So let me propose a toast to all of those people in love right now; “Congratulations on being in love, well done to you. But when it all goes pear-shaped, I’ll be here. Waiting for you. You can join my crusade of misery. But until then live it up; live it up to the maximum because before you know it you’re having suicidal thoughts again. Stalking the ones that used to love you, on online social networks. Calling their phones, just to hear them breathe, too scared to talk because you know you’ll be rejected again. And that’s the one rejection that’ll finally push you over the edge. Will you kill her? Her new man? Or yourself? Don’t be a fool, do all three. Go out like the bitter, heartless, unloved fuckwit that you really are!”

I’d love to stay and chat, but the bathroom’s finally free.

“It’s down the road, not across the street. It’s down the road, not across the street. It’s down the road, not across the street.....”

Wednesday, 17 June 2009

Shameless Promotion

As some people have pointed out to me recently; I’m grotesque, but also a fewer amount of people have pointed out that I’m not blogging as much as I usually do. This is for many reasons, one being my alcoholism, another being that I’m on the verge of a nervous breakdown and the final being because I once again have writer’s block.

But fear not little minions, because I have a new little bastard baby for you to gawp at as I prepare to ingest a concoction of illegal drugs to help diminish my writer’s block.

My new bastard baby is The British Standard. A sort of spoof newspaper, in which I’ll twist certain true news stories into stupid stories. I’ll also try my hand at being satirical and when that fails I’ll simply create more bullshit stories.

Issue One is already completed and uploaded, clearly there are still a few items to sort out, but I’ll get there eventually. It’s quite poor; it was rushed because I wanted to get it out to get the ball rolling. So check it out, I hope you’ll enjoy.

Monday, 15 June 2009

Summer: BBQs & Beautiful Babes

It has reached that time of the year, the few weeks in which the shitty little island we inhabit gets warm, then a little warmer, then hot and eventually too hot for our pasty skin to take and we simply stop functioning. And the strangest thing happens; we begin to complain that it’s too hot for us. For many people summer is their favourite season. This is because they get to moan about how hot it is, instead of how cold it is, but just for good measure, there will be showers of rain ... that they can also moan about. But this is England, the population is held together by cups of tea and moaning, it’s simply what we do.

So, as the sun appears from behind the clouds and starts to beam down onto us and we get sunburn, let us enjoy this time of the year in the old fashioned way that we always have with beer and BBQs. I’m an avid fan of BBQs, and I’ve been thinking about them a lot recently (like you have a fucking life – don’t judge me!). The main matter to do with BBQs that I was mulling over is that they are often seen as an Australian past time; “Another shrimp on the Barbie?” ... or whatever that saying is. Firstly I’d like to point out that I’ve never seen anyone put a shrimp on a BBQ, is it even possible to cook shrimp in this way? Anyway, I’m not writing to discuss shrimps, I’m discussing BBQs being an Australian past time. I’m putting forward a point; BBQ is British! Through and through until the end! BBQs are just as British as cups of tea and moaning, yeah ... I said it.

--- Given instruction 1 ---
Duplicate the listing below verbatim, beginning at the line that contains "Which member from" and continuing through the final line of the listing. Omit the pictures from your answer.

--- Excerpted records ---
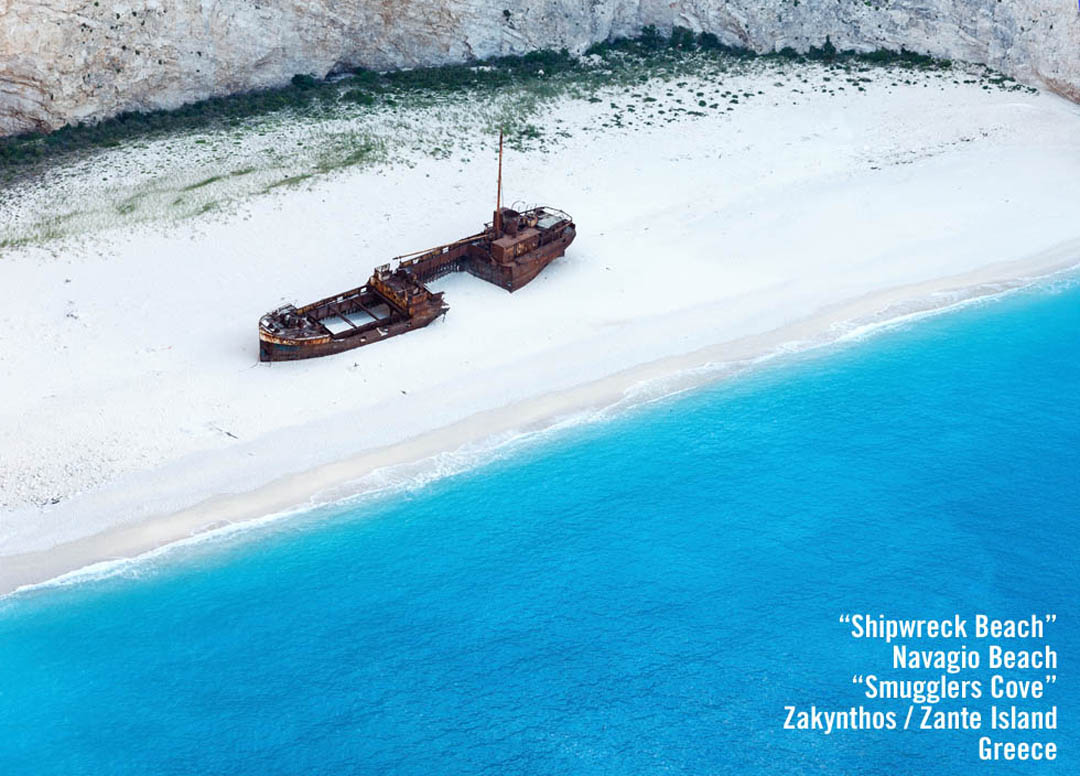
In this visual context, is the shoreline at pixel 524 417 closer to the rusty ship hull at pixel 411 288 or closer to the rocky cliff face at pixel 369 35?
the rusty ship hull at pixel 411 288

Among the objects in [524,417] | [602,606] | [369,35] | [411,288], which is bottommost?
[602,606]

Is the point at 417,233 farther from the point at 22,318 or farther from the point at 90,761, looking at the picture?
the point at 90,761

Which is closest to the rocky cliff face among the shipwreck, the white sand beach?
the white sand beach

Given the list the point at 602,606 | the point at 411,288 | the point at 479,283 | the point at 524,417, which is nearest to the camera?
the point at 602,606

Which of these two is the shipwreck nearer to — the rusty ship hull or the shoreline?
the rusty ship hull

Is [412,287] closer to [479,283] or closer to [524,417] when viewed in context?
[479,283]

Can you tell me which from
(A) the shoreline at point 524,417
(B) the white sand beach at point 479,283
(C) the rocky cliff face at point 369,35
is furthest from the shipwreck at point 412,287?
(C) the rocky cliff face at point 369,35

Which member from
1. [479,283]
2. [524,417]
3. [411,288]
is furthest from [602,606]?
[479,283]

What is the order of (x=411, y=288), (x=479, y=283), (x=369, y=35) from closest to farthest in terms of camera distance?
1. (x=411, y=288)
2. (x=479, y=283)
3. (x=369, y=35)
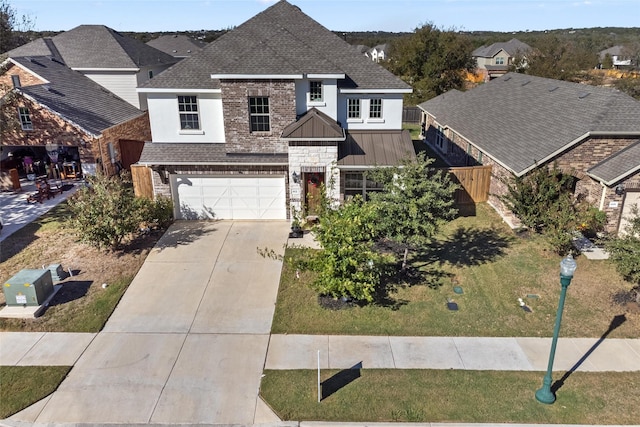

--- Given instruction 2 ---
Set down the blog text verbatim, beginning at the words "As some people" and stopping after "more bullshit stories.".

--- Right answer 1 ---
Which member from
1. [479,283]
2. [524,417]
3. [411,288]
is furthest from [602,606]?
[479,283]

What is the order of (x=411, y=288), (x=479, y=283), (x=369, y=35) from closest to farthest in terms of camera distance?
1. (x=411, y=288)
2. (x=479, y=283)
3. (x=369, y=35)

--- Right answer 2 ---
As some people have pointed out to me recently; I’m grotesque, but also a fewer amount of people have pointed out that I’m not blogging as much as I usually do. This is for many reasons, one being my alcoholism, another being that I’m on the verge of a nervous breakdown and the final being because I once again have writer’s block.

But fear not little minions, because I have a new little bastard baby for you to gawp at as I prepare to ingest a concoction of illegal drugs to help diminish my writer’s block.

My new bastard baby is The British Standard. A sort of spoof newspaper, in which I’ll twist certain true news stories into stupid stories. I’ll also try my hand at being satirical and when that fails I’ll simply create more bullshit stories.